• _Goal of the exercise_: Which lines in the records below contain the word "site"? Copy each of them.

====== Material for the task

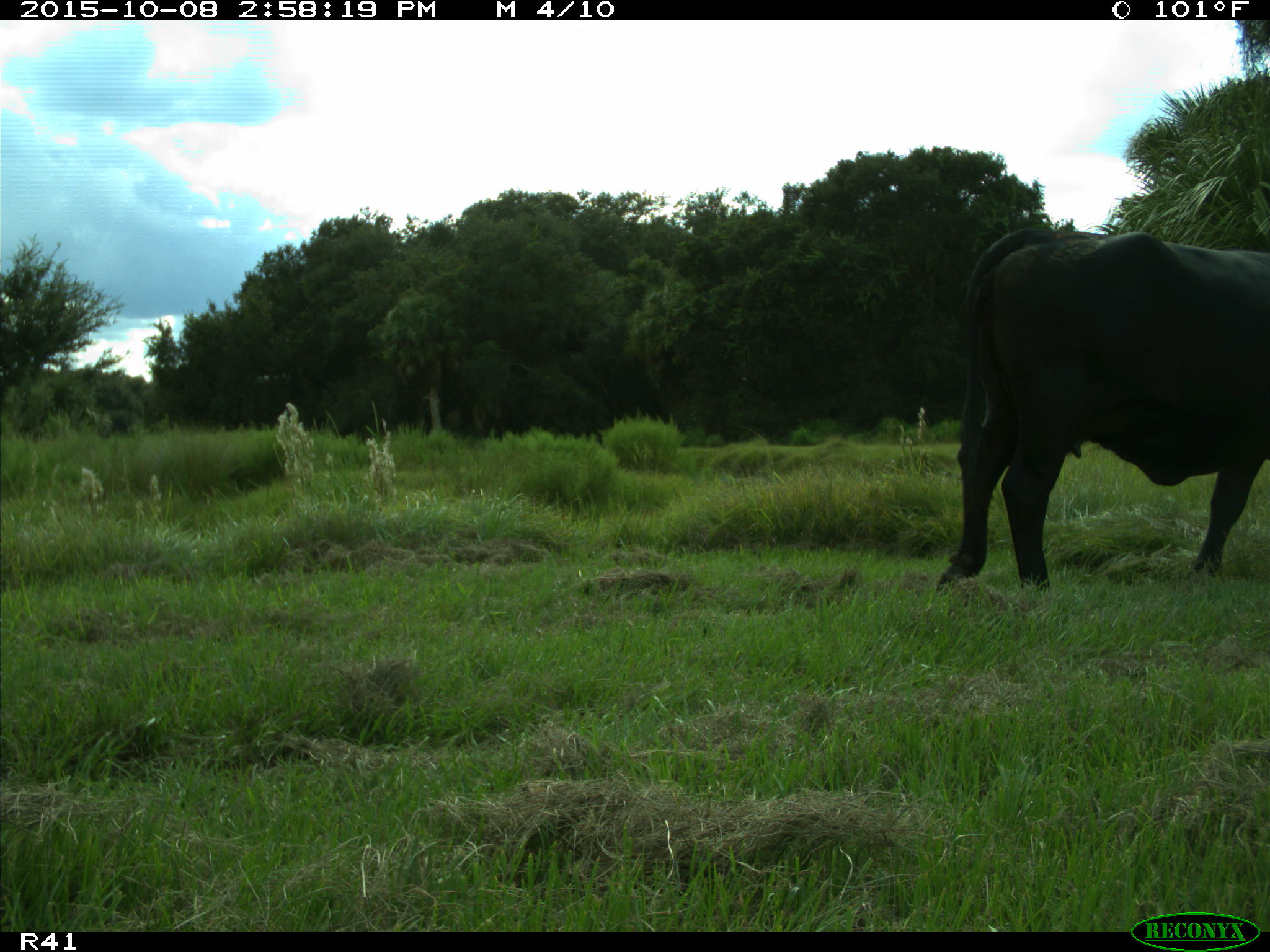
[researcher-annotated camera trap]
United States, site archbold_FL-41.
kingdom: Animalia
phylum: Chordata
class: Mammalia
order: Artiodactyla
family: Bovidae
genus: Bos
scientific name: Bos taurus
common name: domestic cow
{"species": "Bos taurus (domestic cow)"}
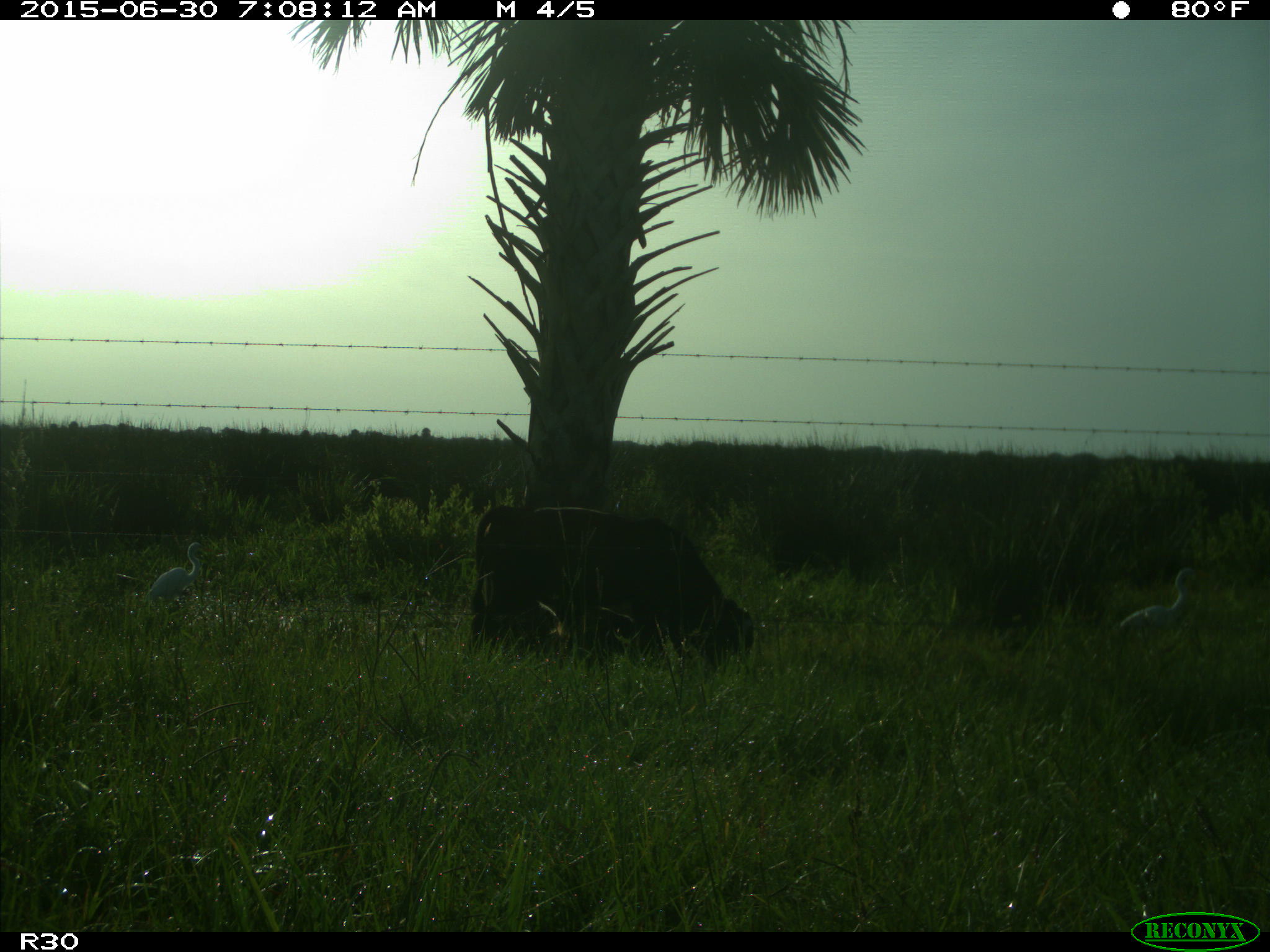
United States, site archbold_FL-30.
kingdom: Animalia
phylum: Chordata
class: Mammalia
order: Artiodactyla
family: Bovidae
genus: Bos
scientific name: Bos taurus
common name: domestic cow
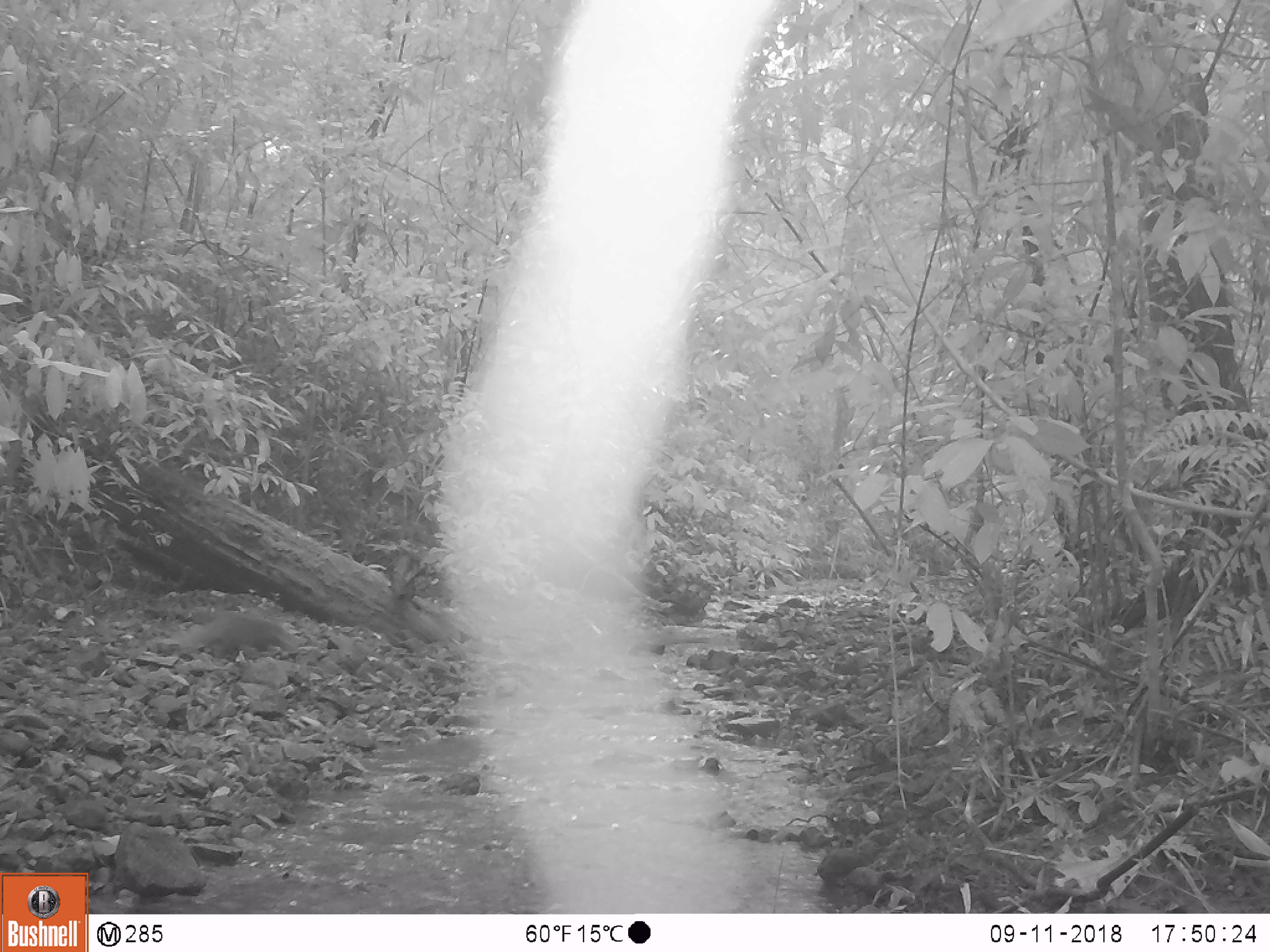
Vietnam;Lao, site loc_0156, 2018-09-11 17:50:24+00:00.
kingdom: Animalia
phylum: Chordata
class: Mammalia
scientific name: Mammalia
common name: mammal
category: unidentified small mammal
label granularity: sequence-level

============

• _Answer box_:
United States, site archbold_FL-41.
United States, site archbold_FL-30.
Vietnam;Lao, site loc_0156, 2018-09-11 17:50:24+00:00.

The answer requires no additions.